The Footprints workshop started life as a printing press for dress and furnishing fabrics using traditional hand-block printing. It was set up in 1925 by Gwen Pike and Elspeth Little in Durham Wharf, Hammersmith and supported by Celandine Kennington (the wealthy second wife of the artist Eric Kennington). The name, Footprints, was chosen because of the foot pressure used to create most of the block prints.

Originally the Pike and Little partnership was one of artist and business; Elspeth Little owning a shop called ‘Modern Textiles’ and Gwen Pike being the artist / designer of ‘Footprints’.

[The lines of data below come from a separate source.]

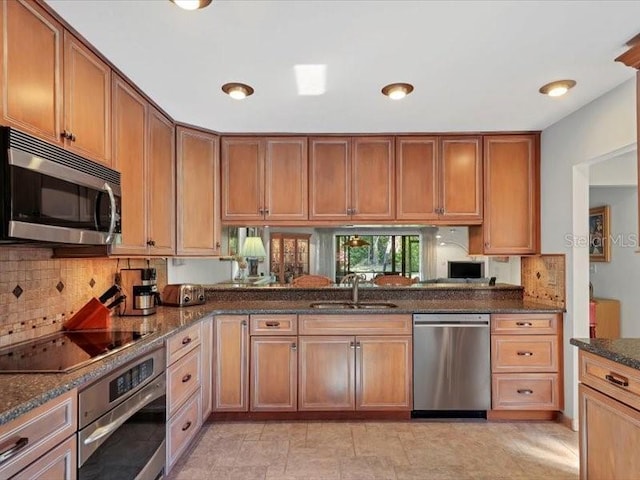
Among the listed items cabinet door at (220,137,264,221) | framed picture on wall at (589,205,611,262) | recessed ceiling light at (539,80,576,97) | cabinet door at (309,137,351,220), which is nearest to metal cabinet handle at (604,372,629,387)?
recessed ceiling light at (539,80,576,97)

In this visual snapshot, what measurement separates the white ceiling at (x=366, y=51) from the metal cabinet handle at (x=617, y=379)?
1.56 metres

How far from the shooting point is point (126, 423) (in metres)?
1.76

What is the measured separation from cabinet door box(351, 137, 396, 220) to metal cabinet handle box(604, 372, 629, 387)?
197 centimetres

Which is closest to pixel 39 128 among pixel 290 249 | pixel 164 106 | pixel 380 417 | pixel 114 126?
pixel 114 126

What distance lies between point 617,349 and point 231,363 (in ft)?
8.07

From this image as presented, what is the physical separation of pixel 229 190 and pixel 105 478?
7.55ft

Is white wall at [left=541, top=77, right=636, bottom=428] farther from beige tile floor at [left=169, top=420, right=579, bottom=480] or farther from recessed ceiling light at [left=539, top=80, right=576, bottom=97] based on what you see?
beige tile floor at [left=169, top=420, right=579, bottom=480]

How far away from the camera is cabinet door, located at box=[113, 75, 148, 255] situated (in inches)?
90.8

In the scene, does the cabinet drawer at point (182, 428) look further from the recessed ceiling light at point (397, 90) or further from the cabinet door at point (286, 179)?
the recessed ceiling light at point (397, 90)

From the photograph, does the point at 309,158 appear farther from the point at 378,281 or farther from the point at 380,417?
the point at 380,417

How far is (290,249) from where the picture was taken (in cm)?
605

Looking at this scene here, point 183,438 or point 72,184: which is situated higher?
point 72,184

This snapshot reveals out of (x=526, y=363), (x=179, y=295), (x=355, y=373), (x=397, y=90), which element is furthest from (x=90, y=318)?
(x=526, y=363)

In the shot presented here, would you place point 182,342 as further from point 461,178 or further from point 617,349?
point 461,178
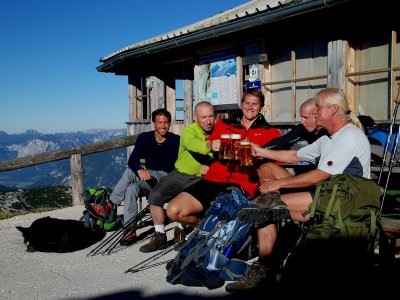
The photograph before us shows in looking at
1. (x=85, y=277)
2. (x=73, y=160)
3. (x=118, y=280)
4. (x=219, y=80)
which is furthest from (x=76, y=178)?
(x=118, y=280)

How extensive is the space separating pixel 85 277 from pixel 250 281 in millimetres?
1669

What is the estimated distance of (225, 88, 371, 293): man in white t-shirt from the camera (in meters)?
3.74

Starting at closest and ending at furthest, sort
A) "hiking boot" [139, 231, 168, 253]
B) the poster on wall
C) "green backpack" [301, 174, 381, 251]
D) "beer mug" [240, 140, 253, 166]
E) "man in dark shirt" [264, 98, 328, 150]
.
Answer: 1. "green backpack" [301, 174, 381, 251]
2. "beer mug" [240, 140, 253, 166]
3. "man in dark shirt" [264, 98, 328, 150]
4. "hiking boot" [139, 231, 168, 253]
5. the poster on wall

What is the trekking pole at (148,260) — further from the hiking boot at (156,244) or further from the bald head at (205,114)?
the bald head at (205,114)

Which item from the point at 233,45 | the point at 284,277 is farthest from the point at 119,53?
the point at 284,277

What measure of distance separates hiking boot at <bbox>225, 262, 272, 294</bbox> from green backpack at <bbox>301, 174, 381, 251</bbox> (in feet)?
1.63

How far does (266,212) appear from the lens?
3.74m

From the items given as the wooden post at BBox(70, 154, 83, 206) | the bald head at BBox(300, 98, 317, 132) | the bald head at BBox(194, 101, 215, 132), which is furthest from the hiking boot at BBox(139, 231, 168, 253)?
the wooden post at BBox(70, 154, 83, 206)

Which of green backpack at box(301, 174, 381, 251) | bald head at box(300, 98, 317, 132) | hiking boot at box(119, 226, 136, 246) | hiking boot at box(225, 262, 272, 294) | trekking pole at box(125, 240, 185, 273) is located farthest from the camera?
hiking boot at box(119, 226, 136, 246)

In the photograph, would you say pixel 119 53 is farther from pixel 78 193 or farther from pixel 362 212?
pixel 362 212

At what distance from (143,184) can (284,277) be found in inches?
111

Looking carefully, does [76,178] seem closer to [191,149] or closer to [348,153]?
[191,149]

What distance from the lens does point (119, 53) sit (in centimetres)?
1161

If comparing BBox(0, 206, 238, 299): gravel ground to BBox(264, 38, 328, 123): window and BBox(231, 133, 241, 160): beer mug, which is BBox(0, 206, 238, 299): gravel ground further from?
BBox(264, 38, 328, 123): window
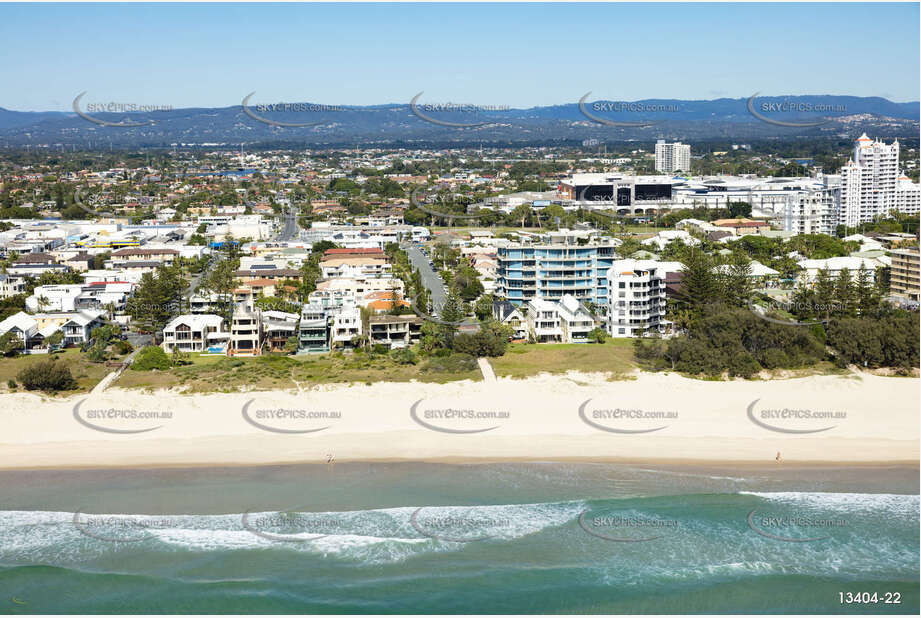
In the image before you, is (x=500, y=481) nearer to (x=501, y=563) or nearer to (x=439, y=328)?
(x=501, y=563)

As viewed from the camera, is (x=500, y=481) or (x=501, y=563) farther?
(x=500, y=481)

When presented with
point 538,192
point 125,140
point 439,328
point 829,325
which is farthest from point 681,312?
point 125,140

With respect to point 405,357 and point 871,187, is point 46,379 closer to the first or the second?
point 405,357

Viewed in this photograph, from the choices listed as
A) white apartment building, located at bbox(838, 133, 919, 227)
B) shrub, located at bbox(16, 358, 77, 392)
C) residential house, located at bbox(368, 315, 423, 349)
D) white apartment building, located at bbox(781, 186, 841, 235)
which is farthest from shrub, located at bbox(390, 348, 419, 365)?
white apartment building, located at bbox(838, 133, 919, 227)

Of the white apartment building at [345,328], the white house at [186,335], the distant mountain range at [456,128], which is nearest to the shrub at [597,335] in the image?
the white apartment building at [345,328]

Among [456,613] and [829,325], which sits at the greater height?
[829,325]

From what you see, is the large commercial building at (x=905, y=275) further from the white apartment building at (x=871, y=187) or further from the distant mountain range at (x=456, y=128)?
the distant mountain range at (x=456, y=128)
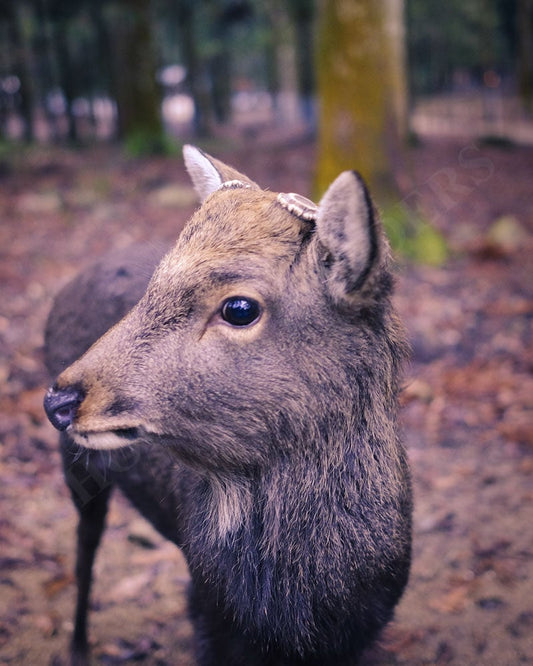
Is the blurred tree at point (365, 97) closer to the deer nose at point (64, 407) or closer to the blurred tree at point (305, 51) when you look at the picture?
the deer nose at point (64, 407)

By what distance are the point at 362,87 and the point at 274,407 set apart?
21.2 feet

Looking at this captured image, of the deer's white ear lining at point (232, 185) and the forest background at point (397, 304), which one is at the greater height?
the deer's white ear lining at point (232, 185)

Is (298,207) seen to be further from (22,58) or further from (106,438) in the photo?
(22,58)

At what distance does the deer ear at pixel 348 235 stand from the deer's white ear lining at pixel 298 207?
12 centimetres

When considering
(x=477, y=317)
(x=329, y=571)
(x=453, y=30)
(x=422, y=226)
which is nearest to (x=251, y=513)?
(x=329, y=571)

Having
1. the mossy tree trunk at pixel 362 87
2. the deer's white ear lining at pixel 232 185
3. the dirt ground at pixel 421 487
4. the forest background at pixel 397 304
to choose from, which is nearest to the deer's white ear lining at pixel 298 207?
the deer's white ear lining at pixel 232 185

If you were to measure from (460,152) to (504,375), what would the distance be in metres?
12.3

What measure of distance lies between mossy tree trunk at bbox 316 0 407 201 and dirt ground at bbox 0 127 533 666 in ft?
1.75

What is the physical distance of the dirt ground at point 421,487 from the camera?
141 inches

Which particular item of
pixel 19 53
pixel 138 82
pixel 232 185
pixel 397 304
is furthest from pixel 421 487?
pixel 19 53

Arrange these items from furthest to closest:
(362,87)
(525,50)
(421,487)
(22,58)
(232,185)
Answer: (525,50)
(22,58)
(362,87)
(421,487)
(232,185)

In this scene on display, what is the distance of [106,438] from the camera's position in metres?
2.07

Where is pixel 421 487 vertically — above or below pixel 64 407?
below

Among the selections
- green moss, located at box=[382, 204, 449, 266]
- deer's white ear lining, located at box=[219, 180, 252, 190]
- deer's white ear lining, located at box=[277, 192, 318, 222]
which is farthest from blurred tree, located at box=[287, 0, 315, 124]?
deer's white ear lining, located at box=[277, 192, 318, 222]
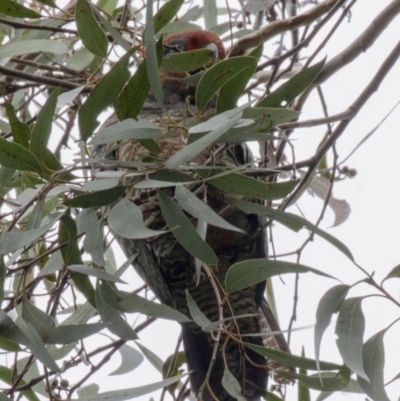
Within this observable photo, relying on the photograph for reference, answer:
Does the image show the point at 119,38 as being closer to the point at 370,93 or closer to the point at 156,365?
the point at 370,93


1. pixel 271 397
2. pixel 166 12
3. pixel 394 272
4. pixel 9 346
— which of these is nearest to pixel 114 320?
pixel 9 346

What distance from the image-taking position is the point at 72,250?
1.43 metres

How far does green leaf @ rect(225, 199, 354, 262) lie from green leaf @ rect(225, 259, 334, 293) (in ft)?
0.28

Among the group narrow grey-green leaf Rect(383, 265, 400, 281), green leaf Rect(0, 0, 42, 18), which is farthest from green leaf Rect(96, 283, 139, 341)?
green leaf Rect(0, 0, 42, 18)

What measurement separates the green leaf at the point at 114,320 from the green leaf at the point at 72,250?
0.07 m

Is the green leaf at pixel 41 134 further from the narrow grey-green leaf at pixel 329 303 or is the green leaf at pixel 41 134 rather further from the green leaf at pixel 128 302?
the narrow grey-green leaf at pixel 329 303

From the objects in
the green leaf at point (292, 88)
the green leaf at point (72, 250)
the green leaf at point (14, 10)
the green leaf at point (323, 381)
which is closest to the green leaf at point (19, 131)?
the green leaf at point (72, 250)

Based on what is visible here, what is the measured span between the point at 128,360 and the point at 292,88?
829mm

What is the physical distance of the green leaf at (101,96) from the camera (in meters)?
1.32

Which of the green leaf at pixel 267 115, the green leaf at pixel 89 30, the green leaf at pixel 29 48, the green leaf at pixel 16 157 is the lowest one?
the green leaf at pixel 16 157

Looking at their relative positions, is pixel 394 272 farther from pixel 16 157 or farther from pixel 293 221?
pixel 16 157

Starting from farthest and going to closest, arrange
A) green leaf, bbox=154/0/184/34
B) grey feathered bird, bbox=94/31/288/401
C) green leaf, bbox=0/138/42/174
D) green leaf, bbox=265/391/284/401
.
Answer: grey feathered bird, bbox=94/31/288/401 < green leaf, bbox=265/391/284/401 < green leaf, bbox=154/0/184/34 < green leaf, bbox=0/138/42/174

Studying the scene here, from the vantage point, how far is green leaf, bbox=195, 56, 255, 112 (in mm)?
1354

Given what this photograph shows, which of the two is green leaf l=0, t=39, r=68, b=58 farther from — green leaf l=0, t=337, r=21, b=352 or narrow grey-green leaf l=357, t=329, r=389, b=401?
narrow grey-green leaf l=357, t=329, r=389, b=401
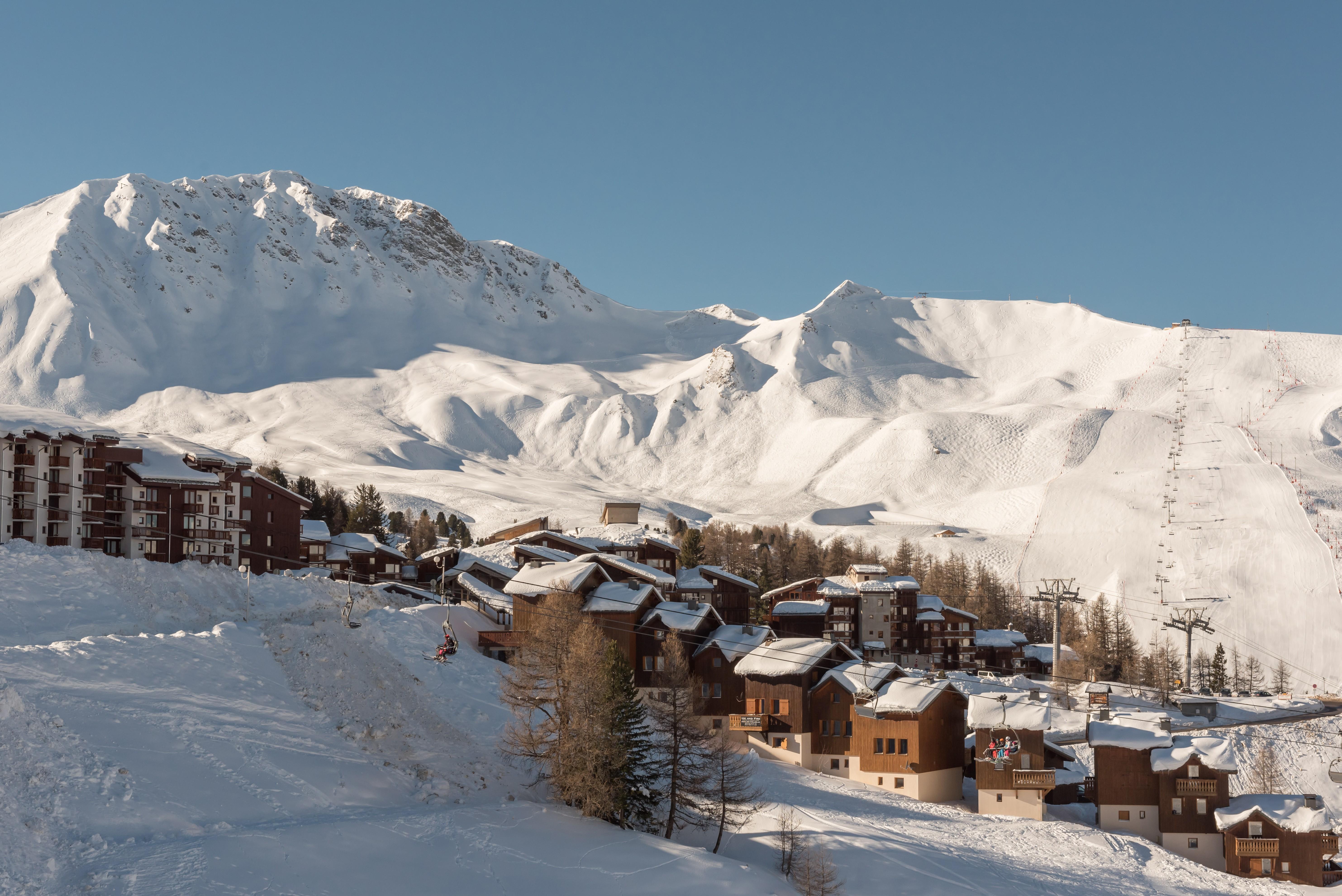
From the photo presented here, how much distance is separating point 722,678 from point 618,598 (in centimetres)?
581

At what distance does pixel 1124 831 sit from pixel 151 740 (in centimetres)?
3472

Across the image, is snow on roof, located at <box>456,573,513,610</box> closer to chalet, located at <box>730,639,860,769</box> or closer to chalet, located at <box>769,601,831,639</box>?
chalet, located at <box>730,639,860,769</box>

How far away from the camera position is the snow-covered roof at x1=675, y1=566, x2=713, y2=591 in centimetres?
6825

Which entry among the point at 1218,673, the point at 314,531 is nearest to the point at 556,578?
the point at 314,531

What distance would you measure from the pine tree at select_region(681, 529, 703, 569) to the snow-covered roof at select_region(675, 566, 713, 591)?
34.1ft

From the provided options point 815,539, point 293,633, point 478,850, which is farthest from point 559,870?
point 815,539

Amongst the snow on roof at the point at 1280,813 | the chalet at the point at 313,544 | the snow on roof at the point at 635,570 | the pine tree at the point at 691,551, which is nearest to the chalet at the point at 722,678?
the snow on roof at the point at 635,570

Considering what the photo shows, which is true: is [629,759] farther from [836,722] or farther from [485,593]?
[485,593]

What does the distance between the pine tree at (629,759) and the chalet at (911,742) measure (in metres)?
14.7

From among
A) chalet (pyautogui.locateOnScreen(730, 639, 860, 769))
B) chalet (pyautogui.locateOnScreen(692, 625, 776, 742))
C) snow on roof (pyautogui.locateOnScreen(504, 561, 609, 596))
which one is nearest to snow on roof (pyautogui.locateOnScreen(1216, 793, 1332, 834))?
chalet (pyautogui.locateOnScreen(730, 639, 860, 769))

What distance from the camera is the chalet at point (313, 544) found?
223 ft

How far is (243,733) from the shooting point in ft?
99.3

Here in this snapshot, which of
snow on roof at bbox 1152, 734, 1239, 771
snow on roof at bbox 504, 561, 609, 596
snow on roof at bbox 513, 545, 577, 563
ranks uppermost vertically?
snow on roof at bbox 513, 545, 577, 563

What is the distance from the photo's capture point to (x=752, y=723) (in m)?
48.2
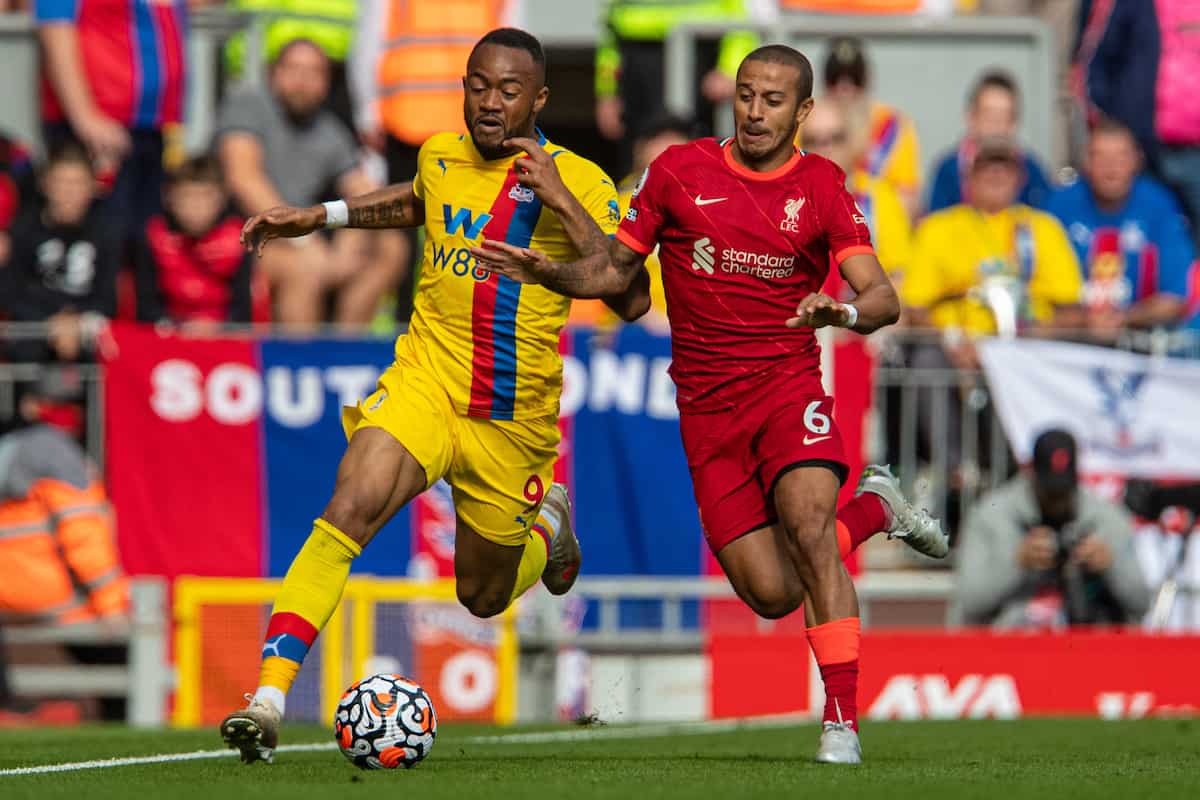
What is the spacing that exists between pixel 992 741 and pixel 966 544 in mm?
3191

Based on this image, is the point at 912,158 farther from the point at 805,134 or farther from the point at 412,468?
the point at 412,468

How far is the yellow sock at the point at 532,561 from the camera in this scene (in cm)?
989

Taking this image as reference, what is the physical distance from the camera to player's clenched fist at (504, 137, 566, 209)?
29.0 feet

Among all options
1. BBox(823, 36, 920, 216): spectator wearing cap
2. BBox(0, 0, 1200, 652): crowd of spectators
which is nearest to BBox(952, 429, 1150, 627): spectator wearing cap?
BBox(0, 0, 1200, 652): crowd of spectators

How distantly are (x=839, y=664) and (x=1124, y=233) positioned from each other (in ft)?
24.2

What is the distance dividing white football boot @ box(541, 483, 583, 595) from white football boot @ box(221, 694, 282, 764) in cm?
223

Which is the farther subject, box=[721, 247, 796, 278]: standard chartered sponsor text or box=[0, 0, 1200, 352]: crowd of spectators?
box=[0, 0, 1200, 352]: crowd of spectators

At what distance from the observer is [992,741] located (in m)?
10.7

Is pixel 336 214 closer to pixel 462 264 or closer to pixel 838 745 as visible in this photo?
pixel 462 264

Modern Textiles was opened in 1926 by Elspeth Anne Little, who had studied painting at the Central and Slade Schools. She had become involved with textiles and block printing by being employed in a theatrical workshop after leaving college.♠ 

Elspeth Little was taken on in 1923 as an apprentice at ‘Fraser, Trelevan and Wilkinson’ – the theatrical workshop run by Grace Lovat Fraser, widow of the designer Claude Lovat Fraser. The pressure of work meant that Elspeth Little soon became an employee, not a trainee, and as such she was involved in printing fabrics for theatre sets and costumes.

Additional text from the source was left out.